One of the best things about using AI to search is that it can source from multiple places at once. This means instead of you having to go through websites one by one, AI can pull information from various sources and summarize that information for you. While it’s great for users, it’s not so much for publishers. In fact, the Chicago Tribune has recently filed a lawsuit against Perplexity for displaying content from its publication verbatim.
Perplexity hit with lawsuit by Chicago Tribune
In the lawsuit against Perplexity filed by the Chicago Tribune, which was seen by TechCrunch , the publisher accused the AI company of copyright infringement. The Tribune claims that its lawyers reached out to Perplexity mid-October. They wanted to know if Perplexity was using its content to train its models. However, Perplexity denied this but said that it “may receive non-verbatim factual summaries.”
The Tribune has refuted Perplexity’s defense. Its lawyers are saying that Perplexity is actually delivering content from its publication verbatim. The company is also calling out Perplexity’s retrieval augmented generation as the culprit. For those unfamiliar, one of Perplexity’s stronger traits is that it hallucinates less than other AI models.
This is because Perplexity uses the retrieval augmented generation tech to display data using accurate or verified data sources. This is compared to other models, which may draw their responses from older (and potentially inaccurate) training data or make them up on the spot.

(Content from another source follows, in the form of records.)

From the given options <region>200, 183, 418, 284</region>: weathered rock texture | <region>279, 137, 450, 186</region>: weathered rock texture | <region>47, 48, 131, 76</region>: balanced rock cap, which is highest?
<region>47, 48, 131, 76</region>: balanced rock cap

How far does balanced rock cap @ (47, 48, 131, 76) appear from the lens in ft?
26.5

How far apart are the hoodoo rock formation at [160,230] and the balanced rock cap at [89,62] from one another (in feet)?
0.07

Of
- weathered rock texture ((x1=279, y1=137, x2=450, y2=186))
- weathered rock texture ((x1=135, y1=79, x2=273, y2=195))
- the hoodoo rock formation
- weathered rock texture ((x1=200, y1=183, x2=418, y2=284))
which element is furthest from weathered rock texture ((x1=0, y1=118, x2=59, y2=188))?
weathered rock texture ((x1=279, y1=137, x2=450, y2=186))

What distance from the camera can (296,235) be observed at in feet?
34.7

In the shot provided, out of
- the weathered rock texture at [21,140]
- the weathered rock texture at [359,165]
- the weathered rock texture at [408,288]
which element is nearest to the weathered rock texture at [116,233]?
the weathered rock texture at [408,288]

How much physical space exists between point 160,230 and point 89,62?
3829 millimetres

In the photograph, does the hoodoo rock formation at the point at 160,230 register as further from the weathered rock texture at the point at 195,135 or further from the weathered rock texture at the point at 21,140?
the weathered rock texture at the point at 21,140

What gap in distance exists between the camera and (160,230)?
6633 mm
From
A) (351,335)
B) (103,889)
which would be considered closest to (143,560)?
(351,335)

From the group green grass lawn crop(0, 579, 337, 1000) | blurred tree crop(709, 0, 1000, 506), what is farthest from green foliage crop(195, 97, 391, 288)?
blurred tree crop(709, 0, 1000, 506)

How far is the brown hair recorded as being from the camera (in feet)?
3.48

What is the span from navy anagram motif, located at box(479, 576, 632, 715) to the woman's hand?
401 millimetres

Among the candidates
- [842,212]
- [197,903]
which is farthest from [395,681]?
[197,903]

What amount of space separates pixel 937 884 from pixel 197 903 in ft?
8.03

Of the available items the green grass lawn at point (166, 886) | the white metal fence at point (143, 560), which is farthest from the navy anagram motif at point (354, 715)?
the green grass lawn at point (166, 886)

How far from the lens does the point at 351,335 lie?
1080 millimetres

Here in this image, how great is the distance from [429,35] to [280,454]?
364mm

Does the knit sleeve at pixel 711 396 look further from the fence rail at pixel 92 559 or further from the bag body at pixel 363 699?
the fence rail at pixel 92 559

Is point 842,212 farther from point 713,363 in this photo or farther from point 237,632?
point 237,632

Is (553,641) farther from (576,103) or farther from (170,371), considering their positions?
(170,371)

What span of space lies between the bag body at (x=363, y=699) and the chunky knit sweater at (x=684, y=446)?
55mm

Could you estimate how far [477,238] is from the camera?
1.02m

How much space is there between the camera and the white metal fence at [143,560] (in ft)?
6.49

While this is a great feature for users, the newspaper’s lawyers are saying that it scraped its content without permission. Plus, they are also accusing Perplexity’s Comet browser of bypassing the paywall to show detailed summaries of those articles.
Not the first lawsuit
That being said, this isn’t the first time AI companies have been hit with these types of lawsuits. An AI model requires a lot of data if it wants to be any good. And where’s the best place to get data? The internet, obviously. However, not everyone is thrilled by this. This is because companies spend money to put together these articles.
There’s research costs, staff costs, hosting costs, and so on. Then an AI model comes along, takes all that data, and delivers it to the user for free. As a result, users are finding less need to visit websites, especially if AI models can deliver the information.
Just a couple of months ago, Perplexity was hit with a similar lawsuit by Reddit . OpenAI is also facing a similar lawsuit brought by the New York Times . Publishers are also rallying together against Google’s AI Overviews , claiming that they divert traffic and revenue away from them.